Certbot can obtain and install HTTPS/TLS/SSL certificates. By default,
it will attempt to use a webserver both for obtaining and installing the
certificate.
certbot: error: unrecognized arguments: slidepipe.com

JuergenAuer · February 8, 2020, 4:47pm

Yes, a -d flag is missing.

facildeanotar · February 8, 2020, 5:42pm

This is the output:

:/etc/letsencrypt/live# sudo certbot-auto certonly -n -d slidepipe.com -d www.slidepipe.com
/usr/local/bin/certbot-auto has insecure permissions!
To learn how to fix them, visit Certbot-auto deployment best practices
Saving debug log to /var/log/letsencrypt/letsencrypt.log
Missing command line flags. For non-interactive execution, you will need to specify a plugin on the command line.

Osiris · February 8, 2020, 6:36pm

@facildeanotar This isn’t going to work. From my perspective, it looks like you’re randomly mixing command line options without actually doing what @JuergenAuer recommends. For example, where does the certonly come from? That is exactly the opposite of -i nginx. Or the -n?

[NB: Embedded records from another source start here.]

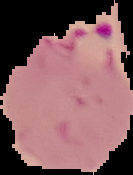

From a thin blood film. The area outside the segmented cell region is set to black. Result: malaria parasites detected. Image is 133×175 pixels.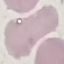
{
  "malaria_status": "uninfected",
  "stain": "Giemsa",
  "preparation": "thin blood film",
  "image_type": "cell patch, automatically extracted from a larger field of view and resized to 64 × 64 pixels",
  "capture": "smartphone camera at the microscope eyepiece"
}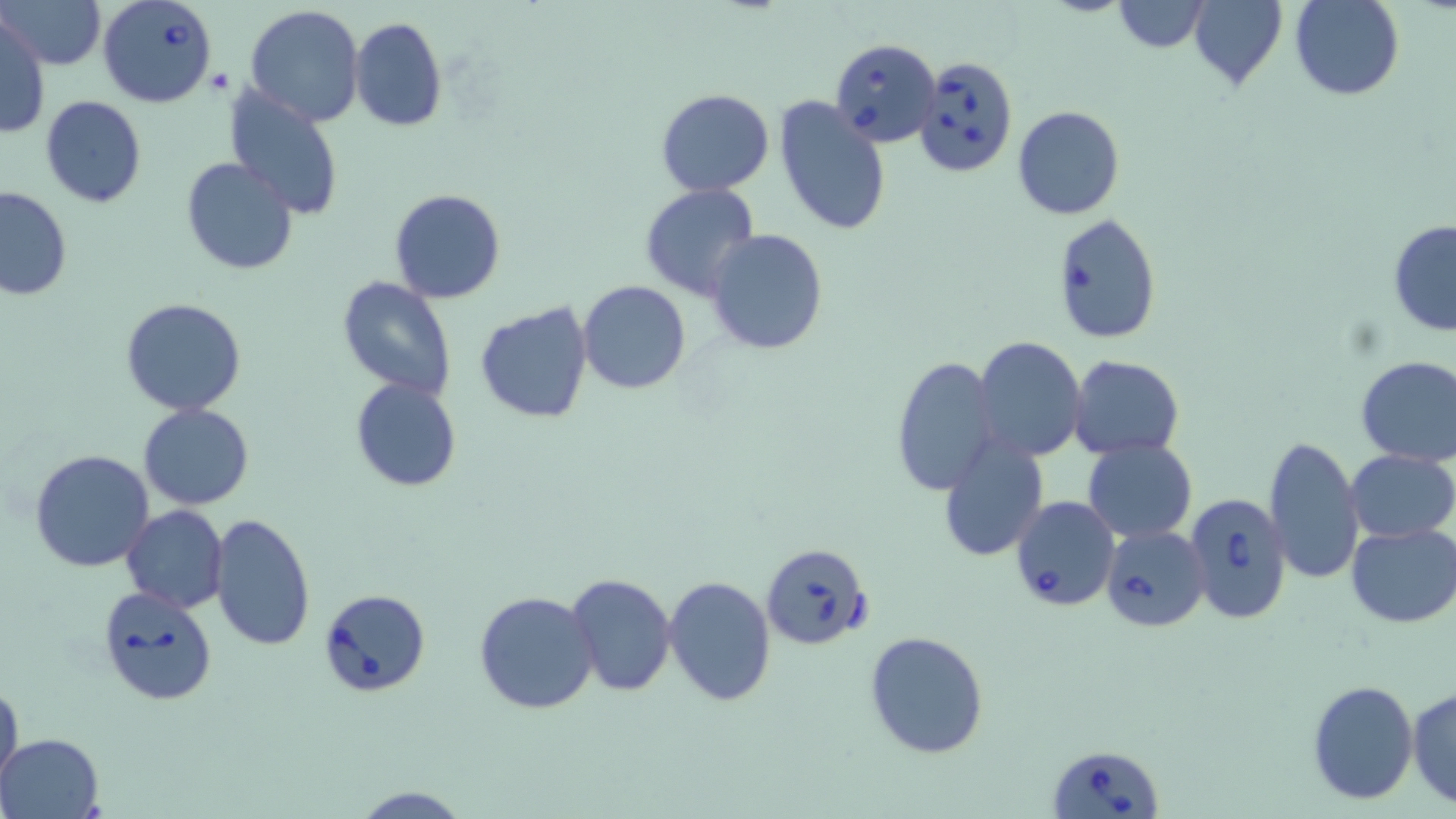

Babesia divergens-infected red blood cell locations = approximate bounding boxes as [x1, y1, x2, y2] in pixels: [97, 0, 220, 108], [830, 37, 941, 149], [916, 54, 1017, 178], [1183, 492, 1294, 625], [1010, 496, 1120, 612], [1102, 525, 1210, 632], [761, 542, 873, 652], [96, 584, 216, 706], [319, 587, 432, 699], [1047, 745, 1163, 819]
slide-level diagnosis = Babesia divergens
preparation = thin blood film
magnification = 1000x
field of view = one of a larger specimen
stain = May-Grünwald-Giemsa
modality = light microscopy
image size = 1456×819 pixels
uninfected red blood cell locations = approximate bounding boxes as [x1, y1, x2, y2] in pixels: [2, 0, 104, 69], [1189, 0, 1287, 89], [1290, 0, 1403, 100], [1114, 1, 1210, 53], [244, 5, 366, 127], [1, 14, 49, 140], [349, 17, 447, 132], [224, 85, 344, 221], [655, 88, 776, 198], [40, 95, 147, 208], [773, 96, 892, 236], [1012, 105, 1125, 219], [181, 156, 300, 275], [640, 183, 761, 300], [0, 186, 73, 302], [389, 188, 506, 304], [1052, 214, 1162, 345], [1388, 219, 1456, 336], [704, 229, 829, 356], [337, 276, 457, 402], [576, 280, 691, 393], [119, 297, 247, 416], [473, 303, 595, 423], [974, 335, 1087, 461], [1066, 354, 1185, 458], [889, 355, 1000, 497], [1355, 356, 1456, 467], [350, 378, 462, 492], [139, 402, 254, 510], [1266, 436, 1365, 587], [937, 437, 1049, 560], [1084, 438, 1197, 544], [30, 449, 156, 573], [1345, 450, 1456, 543], [121, 506, 229, 613], [209, 512, 316, 651], [1346, 524, 1456, 627], [568, 572, 677, 697], [664, 577, 776, 705], [473, 591, 600, 714], [865, 631, 991, 760], [0, 678, 23, 792], [1308, 679, 1418, 804], [1408, 687, 1456, 807], [1, 731, 104, 817], [348, 786, 472, 818]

facildeanotar · February 8, 2020, 10:16pm

honestly Im lost. I trying to solve the question, but I cant

Osiris · February 8, 2020, 10:43pm

As your nginx currently only serves the www subdomain certificate, which isn’t very good if someone would try to connect to https://slidepipe.com, I would suggest just getting a brand new certificate covering both your hostnames:

sudo certbot-auto --nginx -d slidepipe.com -d www.slidepipe.com

facildeanotar · February 8, 2020, 10:46pm

how can I thank you?

worked!!! thank you so much!!!

facildeanotar · February 8, 2020, 10:49pm

a question: how do you know that my nginx just serves the subdomain certificate?

Osiris · February 8, 2020, 11:09pm

It did that, but now that you’ve got a certificate with both hostnames, there’s no certificate issue any longer. Also, your HTTP site redirected all non-encrypted traffic to the www subdomain with HTTPS, so normally users wouldn’t be bothered by a warning, as normally users would not end up to the HTTPS non-www hostname.

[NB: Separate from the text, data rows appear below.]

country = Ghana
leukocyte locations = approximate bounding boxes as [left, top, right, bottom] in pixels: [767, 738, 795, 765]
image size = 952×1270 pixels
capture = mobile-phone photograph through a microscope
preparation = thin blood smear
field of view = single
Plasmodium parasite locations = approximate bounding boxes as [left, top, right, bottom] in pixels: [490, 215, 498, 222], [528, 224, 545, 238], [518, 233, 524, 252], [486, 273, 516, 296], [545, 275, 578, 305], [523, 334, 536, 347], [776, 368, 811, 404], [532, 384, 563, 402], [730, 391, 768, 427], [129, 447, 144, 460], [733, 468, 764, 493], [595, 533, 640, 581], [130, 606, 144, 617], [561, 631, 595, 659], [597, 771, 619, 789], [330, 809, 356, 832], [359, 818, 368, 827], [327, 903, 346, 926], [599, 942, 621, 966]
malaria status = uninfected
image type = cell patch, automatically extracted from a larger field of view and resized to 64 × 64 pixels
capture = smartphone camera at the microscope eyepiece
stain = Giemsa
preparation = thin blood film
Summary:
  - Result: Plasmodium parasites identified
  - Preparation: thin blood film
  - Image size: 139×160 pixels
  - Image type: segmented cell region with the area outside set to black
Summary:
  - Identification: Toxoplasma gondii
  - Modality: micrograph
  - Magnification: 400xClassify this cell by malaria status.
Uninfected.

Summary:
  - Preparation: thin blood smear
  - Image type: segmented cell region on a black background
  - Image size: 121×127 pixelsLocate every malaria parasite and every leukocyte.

I tested the above with the command:

openssl s_client -connect slidepipe.com:443 -servername slidepipe.com | openssl x509 -noout -text

Which shows the contents of the certificate provided by the webserver for the hostname earlier in the command.

system · March 12, 2020, 7:28am

This topic was automatically closed 30 days after the last reply. New replies are no longer allowed.